Ainda antes de Nico Hulkenberg e a Porsche cortarem a meta como vencedores das 24 Horas de Le Mans, já o director-técnico da Lotus, Nick Chester, colocava uma questão curiosa: com alguma semelhança nas mecânicas utilizadas, conseguiria um monolugar de Fórmula 1 ser bem-sucedido na mais lendária das corridas de resistência? Chester acha que sim!
«Adoraria o desafio de conceber um monolugar de F1 capaz de disputar uma corrida de 24 horas. E com os regulamentos actuais, temos motor e caixa de velocidades capazes de fazer a distância de uma corrida de 24 horas, o que não sucedia no passado, com os V8 atmosféricos e a caixas que usávamos», explica o responsável da Lotus.
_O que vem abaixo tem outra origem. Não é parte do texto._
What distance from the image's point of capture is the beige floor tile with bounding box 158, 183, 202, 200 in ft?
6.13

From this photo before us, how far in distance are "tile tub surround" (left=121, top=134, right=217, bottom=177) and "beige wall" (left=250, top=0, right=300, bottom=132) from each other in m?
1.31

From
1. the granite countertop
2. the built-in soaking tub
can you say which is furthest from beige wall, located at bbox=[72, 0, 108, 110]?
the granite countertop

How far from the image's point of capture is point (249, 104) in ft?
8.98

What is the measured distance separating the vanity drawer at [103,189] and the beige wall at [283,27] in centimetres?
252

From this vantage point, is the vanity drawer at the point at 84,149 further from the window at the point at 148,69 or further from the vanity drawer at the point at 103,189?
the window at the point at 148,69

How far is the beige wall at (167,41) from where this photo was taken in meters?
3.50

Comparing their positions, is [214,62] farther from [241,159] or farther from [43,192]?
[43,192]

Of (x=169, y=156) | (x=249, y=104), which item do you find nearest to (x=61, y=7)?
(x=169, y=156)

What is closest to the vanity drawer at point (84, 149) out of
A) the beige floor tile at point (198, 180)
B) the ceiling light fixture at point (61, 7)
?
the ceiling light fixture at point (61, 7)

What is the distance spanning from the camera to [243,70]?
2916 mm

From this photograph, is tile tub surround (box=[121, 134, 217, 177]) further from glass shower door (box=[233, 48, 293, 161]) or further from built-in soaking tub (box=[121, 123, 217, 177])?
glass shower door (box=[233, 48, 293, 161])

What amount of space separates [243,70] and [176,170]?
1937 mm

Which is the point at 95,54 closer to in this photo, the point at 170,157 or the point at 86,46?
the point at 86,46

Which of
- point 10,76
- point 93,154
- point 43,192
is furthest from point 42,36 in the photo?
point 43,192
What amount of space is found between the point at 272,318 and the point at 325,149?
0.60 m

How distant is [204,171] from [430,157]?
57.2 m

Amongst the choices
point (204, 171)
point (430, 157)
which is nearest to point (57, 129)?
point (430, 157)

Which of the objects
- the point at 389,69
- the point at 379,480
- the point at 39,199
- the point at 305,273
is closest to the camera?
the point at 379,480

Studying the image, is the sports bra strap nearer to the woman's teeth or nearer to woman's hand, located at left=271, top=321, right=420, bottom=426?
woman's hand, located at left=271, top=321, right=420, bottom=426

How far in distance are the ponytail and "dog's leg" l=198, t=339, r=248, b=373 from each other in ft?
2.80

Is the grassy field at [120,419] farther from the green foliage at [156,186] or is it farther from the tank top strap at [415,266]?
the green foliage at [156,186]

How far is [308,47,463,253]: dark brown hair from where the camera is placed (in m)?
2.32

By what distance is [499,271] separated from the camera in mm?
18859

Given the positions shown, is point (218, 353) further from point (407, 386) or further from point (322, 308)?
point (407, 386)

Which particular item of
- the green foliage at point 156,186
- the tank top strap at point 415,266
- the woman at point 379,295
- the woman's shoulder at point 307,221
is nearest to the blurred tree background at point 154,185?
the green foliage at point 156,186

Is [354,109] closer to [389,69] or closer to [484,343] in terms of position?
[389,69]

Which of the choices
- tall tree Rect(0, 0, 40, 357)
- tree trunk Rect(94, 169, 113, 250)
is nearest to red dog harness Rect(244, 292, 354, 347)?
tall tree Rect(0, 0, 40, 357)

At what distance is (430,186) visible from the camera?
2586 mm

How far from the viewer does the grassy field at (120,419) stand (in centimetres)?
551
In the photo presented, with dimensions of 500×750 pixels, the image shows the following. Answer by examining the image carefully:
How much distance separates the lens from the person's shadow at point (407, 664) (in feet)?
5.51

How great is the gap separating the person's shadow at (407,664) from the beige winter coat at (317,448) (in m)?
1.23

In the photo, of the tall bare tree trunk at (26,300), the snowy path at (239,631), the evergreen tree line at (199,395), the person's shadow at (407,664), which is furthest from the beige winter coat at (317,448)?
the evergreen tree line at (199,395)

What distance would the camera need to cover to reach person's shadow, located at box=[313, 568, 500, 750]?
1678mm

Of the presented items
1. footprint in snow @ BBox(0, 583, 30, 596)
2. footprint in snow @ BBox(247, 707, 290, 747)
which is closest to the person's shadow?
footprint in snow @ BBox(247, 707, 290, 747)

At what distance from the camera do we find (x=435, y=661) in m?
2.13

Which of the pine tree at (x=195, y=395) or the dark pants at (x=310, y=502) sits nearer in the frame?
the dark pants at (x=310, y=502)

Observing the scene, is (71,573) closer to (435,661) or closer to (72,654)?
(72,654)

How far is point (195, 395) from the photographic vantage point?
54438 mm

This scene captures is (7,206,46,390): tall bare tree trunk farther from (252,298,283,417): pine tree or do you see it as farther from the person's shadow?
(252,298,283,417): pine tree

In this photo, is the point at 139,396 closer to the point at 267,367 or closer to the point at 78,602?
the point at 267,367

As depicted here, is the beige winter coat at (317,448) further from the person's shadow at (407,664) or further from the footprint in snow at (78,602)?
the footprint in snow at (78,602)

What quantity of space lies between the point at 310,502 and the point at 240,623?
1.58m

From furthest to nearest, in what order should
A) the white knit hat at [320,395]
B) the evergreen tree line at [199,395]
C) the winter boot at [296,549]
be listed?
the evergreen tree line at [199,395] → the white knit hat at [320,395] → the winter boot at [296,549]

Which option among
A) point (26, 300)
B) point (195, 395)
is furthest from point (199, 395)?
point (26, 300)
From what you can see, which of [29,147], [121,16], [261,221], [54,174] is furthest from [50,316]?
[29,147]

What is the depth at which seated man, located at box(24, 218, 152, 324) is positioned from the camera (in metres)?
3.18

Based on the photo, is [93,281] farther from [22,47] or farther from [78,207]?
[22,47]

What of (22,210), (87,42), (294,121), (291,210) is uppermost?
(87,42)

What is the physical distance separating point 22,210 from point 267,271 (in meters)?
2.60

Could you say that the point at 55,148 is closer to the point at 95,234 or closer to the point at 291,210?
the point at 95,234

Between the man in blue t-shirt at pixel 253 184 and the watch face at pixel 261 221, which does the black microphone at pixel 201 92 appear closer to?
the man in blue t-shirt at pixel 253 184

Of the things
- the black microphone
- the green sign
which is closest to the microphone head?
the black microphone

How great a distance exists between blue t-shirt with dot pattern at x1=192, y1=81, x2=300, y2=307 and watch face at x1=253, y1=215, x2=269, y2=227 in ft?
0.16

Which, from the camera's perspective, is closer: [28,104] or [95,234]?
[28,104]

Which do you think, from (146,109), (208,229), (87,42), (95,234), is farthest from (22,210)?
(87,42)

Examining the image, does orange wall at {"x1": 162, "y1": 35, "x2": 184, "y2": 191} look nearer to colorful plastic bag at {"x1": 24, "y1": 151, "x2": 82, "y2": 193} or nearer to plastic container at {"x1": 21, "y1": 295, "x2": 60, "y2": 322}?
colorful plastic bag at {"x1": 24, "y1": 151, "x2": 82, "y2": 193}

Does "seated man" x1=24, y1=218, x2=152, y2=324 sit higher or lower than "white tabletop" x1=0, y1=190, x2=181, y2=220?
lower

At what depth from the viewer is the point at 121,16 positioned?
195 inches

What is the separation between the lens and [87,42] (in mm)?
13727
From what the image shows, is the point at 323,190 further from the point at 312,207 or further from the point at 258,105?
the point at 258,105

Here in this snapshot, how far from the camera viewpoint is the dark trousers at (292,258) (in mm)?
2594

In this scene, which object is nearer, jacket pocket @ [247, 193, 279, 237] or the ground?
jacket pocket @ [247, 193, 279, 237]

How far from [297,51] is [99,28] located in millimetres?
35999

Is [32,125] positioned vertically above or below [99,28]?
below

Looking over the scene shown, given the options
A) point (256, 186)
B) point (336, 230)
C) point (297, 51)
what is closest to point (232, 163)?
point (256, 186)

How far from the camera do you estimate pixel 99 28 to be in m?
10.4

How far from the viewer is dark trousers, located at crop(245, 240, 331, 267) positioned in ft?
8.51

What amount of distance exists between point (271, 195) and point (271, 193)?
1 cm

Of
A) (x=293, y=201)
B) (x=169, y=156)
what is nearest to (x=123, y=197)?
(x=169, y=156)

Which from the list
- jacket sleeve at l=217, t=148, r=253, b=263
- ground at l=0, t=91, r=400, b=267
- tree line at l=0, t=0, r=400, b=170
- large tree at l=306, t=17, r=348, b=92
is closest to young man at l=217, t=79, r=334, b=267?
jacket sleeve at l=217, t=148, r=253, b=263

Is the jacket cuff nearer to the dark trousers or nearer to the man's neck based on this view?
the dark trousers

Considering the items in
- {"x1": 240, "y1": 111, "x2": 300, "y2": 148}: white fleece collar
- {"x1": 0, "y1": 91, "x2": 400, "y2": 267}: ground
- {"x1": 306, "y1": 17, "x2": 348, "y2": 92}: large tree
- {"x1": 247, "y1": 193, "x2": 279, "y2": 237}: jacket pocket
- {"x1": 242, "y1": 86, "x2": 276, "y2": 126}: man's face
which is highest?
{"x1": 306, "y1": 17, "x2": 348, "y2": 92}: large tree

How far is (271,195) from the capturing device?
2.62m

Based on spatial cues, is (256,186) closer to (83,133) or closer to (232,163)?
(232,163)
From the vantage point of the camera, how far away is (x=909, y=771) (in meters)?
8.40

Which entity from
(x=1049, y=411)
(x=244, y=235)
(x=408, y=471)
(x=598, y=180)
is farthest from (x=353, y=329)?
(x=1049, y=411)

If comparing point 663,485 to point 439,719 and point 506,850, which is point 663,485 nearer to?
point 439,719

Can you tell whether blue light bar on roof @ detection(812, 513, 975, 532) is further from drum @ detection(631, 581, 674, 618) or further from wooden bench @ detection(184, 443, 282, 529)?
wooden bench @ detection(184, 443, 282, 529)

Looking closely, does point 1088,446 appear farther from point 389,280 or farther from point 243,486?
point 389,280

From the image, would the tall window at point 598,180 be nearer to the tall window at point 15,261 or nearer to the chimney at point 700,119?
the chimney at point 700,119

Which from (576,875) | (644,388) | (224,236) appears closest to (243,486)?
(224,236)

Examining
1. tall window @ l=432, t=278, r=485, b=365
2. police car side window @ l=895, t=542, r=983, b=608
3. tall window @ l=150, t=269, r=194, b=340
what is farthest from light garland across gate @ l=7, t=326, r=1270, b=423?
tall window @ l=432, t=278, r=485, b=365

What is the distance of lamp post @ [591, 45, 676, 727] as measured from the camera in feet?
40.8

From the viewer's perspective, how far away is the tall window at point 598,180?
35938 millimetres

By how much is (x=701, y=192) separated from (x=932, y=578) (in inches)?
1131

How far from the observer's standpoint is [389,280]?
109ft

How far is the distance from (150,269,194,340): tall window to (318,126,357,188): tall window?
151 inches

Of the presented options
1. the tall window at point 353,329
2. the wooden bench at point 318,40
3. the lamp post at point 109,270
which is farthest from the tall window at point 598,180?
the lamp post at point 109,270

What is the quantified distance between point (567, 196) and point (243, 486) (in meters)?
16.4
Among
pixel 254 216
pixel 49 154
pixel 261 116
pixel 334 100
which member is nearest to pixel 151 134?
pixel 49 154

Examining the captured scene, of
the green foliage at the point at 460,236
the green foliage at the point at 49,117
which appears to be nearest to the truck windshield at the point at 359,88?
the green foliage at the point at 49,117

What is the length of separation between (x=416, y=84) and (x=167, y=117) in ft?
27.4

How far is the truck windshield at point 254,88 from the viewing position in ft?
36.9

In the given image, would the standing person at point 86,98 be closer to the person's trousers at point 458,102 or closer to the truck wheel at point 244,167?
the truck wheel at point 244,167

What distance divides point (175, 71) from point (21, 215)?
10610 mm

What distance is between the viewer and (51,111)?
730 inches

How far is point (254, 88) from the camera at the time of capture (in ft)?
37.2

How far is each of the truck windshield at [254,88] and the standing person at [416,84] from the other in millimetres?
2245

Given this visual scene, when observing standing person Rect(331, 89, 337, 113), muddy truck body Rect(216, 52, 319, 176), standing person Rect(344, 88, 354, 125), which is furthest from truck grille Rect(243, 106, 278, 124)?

Embora seja um pouco discutir o «sexo dos anjos», vejamos como é realista a perspectiva de Nick Chester. Os carros que discutem a vitória em Le Mans (os LMP1) são híbridos, tais como os F1. Aliás, os Porsche que ocuparam os dois primeiros lugares este ano têm um motor pequeno (V4 turbo de dois litros), mesmo assim maior que os motores térmicos da F1 (V6 1.6 turbo). Das quatro marcas oficiais que correram em LMP1 (Audi,Nissan, Porsche e Toyota), apenas os 919 Hybrid vencedores tinham dupla regeneração de energia, de travagem e térmica… tal como os F1.
Claro que todo o restante regulamento é bem diferente, os carros de Le Mans são cerca de 170 kg mais pesados que um F1, há reabastecimentos e todas as regras de «boxes» são bem distintas. Mas isso é de somenos importância neste exercício imaginativo…
Passemos agora ao argumento que tornaria «impossível» a participação de um F1 (adaptado, bem se vê, para correr à noite) numa corrida de 24 horas: são carros feitos para «sprints» e não para provas tão longas. Pois é aí que entram os novos regulamentos em vigor este ano e que tornam mais realista todo o raciocínio: limitando a quatro os motores e caixas a usar durante toda a época, a sua resistência mecânica aumentou consideravelmente, atingindo agora níveis comparados aos dos carros da Resistência.
Exemplo? O motor Mercedes montado no Force India de Sergio Perez nunca foi mudado desde o início do ano. Ou seja, já fez sete fins-de-semana completos de Grandes Prémios (treinos e corridas), totalizando 4787 km de utilização intensa e acabou a última corrida ainda cheio de «saúde»! Não estamos, portanto, assim tão longe dos 5383 km totalizados pelos vencedores deste ano ou dos 5410 km de 2010 que ainda são recorde da prova.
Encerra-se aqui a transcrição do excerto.